● REQUIRED WORK: Reproduce every record below verbatim, character for character, with no changes.

● INPUT MATERIAL:
»»
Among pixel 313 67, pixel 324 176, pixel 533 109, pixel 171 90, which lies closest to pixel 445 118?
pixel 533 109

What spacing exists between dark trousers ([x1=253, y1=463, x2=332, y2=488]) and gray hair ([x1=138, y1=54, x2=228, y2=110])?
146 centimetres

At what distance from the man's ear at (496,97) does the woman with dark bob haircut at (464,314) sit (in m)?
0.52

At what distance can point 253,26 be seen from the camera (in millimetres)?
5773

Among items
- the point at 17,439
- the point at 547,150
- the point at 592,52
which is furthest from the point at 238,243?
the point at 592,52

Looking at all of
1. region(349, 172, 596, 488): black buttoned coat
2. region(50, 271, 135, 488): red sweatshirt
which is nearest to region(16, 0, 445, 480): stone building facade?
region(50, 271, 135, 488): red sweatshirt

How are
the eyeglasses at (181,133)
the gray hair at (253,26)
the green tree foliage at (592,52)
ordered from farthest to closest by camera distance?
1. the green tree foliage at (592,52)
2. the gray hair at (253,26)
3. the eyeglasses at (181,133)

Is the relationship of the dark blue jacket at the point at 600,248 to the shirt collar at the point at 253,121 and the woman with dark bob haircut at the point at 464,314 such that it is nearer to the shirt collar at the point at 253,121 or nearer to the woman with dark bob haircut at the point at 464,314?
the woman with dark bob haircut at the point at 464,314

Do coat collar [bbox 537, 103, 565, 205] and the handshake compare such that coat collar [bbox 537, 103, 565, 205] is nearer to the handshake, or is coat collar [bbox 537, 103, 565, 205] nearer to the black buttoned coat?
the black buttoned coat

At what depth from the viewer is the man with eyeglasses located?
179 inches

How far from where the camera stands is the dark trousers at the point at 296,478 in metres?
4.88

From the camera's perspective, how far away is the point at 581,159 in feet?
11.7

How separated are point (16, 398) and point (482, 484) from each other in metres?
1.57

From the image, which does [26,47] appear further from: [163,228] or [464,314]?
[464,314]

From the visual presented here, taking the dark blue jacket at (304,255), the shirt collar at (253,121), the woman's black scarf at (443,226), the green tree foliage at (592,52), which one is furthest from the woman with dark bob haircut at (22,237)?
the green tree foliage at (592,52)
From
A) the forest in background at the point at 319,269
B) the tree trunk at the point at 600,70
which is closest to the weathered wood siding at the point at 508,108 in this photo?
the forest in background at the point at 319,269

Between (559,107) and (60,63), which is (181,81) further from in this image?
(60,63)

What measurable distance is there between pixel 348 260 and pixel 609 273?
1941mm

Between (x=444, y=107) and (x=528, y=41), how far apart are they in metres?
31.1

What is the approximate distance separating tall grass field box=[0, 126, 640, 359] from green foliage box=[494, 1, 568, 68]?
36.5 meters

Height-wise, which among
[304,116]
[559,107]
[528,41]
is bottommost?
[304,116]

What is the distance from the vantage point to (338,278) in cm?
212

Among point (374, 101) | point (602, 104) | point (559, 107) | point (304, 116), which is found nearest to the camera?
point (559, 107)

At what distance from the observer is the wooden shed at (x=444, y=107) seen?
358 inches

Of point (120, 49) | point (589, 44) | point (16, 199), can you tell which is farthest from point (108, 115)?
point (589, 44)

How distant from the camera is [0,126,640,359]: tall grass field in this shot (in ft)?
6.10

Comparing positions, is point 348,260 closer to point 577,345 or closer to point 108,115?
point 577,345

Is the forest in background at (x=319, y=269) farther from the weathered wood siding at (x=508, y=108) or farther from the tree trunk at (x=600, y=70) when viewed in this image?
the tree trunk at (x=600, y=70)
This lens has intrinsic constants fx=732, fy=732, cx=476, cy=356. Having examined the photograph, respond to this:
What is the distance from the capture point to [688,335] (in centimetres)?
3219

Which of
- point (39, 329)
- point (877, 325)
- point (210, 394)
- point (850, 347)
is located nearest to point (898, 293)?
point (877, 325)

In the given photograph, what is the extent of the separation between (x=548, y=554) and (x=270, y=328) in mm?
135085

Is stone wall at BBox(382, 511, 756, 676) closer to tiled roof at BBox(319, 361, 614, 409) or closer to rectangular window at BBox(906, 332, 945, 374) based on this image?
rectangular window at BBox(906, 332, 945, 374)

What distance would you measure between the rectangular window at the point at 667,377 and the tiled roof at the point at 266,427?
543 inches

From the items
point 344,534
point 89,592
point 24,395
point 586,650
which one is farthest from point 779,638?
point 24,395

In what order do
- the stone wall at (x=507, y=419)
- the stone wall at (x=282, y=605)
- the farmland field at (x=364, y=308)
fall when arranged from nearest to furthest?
««
● TASK RESULT:
Among pixel 313 67, pixel 324 176, pixel 533 109, pixel 171 90, which lies closest to pixel 445 118?
pixel 533 109

What spacing exists between dark trousers ([x1=253, y1=463, x2=332, y2=488]) and gray hair ([x1=138, y1=54, x2=228, y2=110])?
146 centimetres

At what distance from the man's ear at (496,97) does the woman with dark bob haircut at (464,314) sit (in m)?
0.52

At what distance can point 253,26 be seen from the camera (in millimetres)?
5773

Among items
- the point at 17,439
- the point at 547,150
- the point at 592,52
which is furthest from the point at 238,243?
the point at 592,52

Looking at all of
1. region(349, 172, 596, 488): black buttoned coat
2. region(50, 271, 135, 488): red sweatshirt
which is nearest to region(16, 0, 445, 480): stone building facade?
region(50, 271, 135, 488): red sweatshirt

How are
the eyeglasses at (181,133)
the gray hair at (253,26)
the green tree foliage at (592,52)
ordered from farthest to closest by camera distance?
1. the green tree foliage at (592,52)
2. the gray hair at (253,26)
3. the eyeglasses at (181,133)

Is the relationship of the dark blue jacket at the point at 600,248 to the shirt collar at the point at 253,121 and the woman with dark bob haircut at the point at 464,314 such that it is nearer to the shirt collar at the point at 253,121 or nearer to the woman with dark bob haircut at the point at 464,314?
the woman with dark bob haircut at the point at 464,314

Do coat collar [bbox 537, 103, 565, 205] and the handshake compare such that coat collar [bbox 537, 103, 565, 205] is nearer to the handshake, or is coat collar [bbox 537, 103, 565, 205] nearer to the black buttoned coat?
the black buttoned coat

At what depth from the viewer is the man with eyeglasses located?
179 inches

How far from where the camera stands is the dark trousers at the point at 296,478 in metres?
4.88

From the camera's perspective, how far away is the point at 581,159 in feet?
11.7

How separated are point (16, 398) and point (482, 484) from each other in metres?
1.57

From the image, which does [26,47] appear further from: [163,228] or [464,314]?
[464,314]

From the visual presented here, taking the dark blue jacket at (304,255), the shirt collar at (253,121), the woman's black scarf at (443,226), the green tree foliage at (592,52), which one is furthest from the woman with dark bob haircut at (22,237)?
the green tree foliage at (592,52)
From
A) the forest in background at the point at 319,269
B) the tree trunk at the point at 600,70
which is closest to the weathered wood siding at the point at 508,108 in this photo?
the forest in background at the point at 319,269

Between (559,107) and (60,63), which is (181,81) further from in this image?
(60,63)

What measurable distance is there between pixel 348 260 and pixel 609 273?
1941mm

Between (x=444, y=107) and (x=528, y=41), how far apart are they in metres?
31.1

What is the approximate distance separating tall grass field box=[0, 126, 640, 359] from green foliage box=[494, 1, 568, 68]?
36.5 meters

Height-wise, which among
[304,116]
[559,107]
[528,41]
is bottommost?
[304,116]

What is the distance from the vantage point to (338,278) in cm?
212

Among point (374, 101) | point (602, 104) | point (559, 107) | point (304, 116), which is found nearest to the camera?
point (559, 107)

At what distance from the observer is the wooden shed at (x=444, y=107) seen?
358 inches

Of point (120, 49) | point (589, 44) | point (16, 199), can you tell which is farthest from point (108, 115)?
point (589, 44)

How distant from the camera is [0,126,640,359]: tall grass field in this shot (in ft)?
6.10

Comparing positions, is point 348,260 closer to point 577,345 or closer to point 108,115?
point 577,345

Is the forest in background at (x=319, y=269) farther from the weathered wood siding at (x=508, y=108) or farther from the tree trunk at (x=600, y=70) when viewed in this image?
the tree trunk at (x=600, y=70)
This lens has intrinsic constants fx=732, fy=732, cx=476, cy=356. Having examined the photograph, respond to this:
What is the distance from the capture point to [688,335] (in centimetres)?
3219

Which of
- point (39, 329)
- point (877, 325)
- point (210, 394)
- point (850, 347)
is located nearest to point (898, 293)?
point (877, 325)

In the given photograph, what is the extent of the separation between (x=548, y=554) and (x=270, y=328) in mm?
135085

Is stone wall at BBox(382, 511, 756, 676) closer to tiled roof at BBox(319, 361, 614, 409) or closer to rectangular window at BBox(906, 332, 945, 374) based on this image?
rectangular window at BBox(906, 332, 945, 374)

What distance would you measure between the rectangular window at the point at 667,377 and the tiled roof at the point at 266,427?
543 inches

From the items
point 344,534
point 89,592
point 24,395
point 586,650
which one is farthest from point 779,638?
point 24,395

In what order do
- the stone wall at (x=507, y=419)
- the stone wall at (x=282, y=605)
- the farmland field at (x=364, y=308)
fall when arranged from nearest to furthest?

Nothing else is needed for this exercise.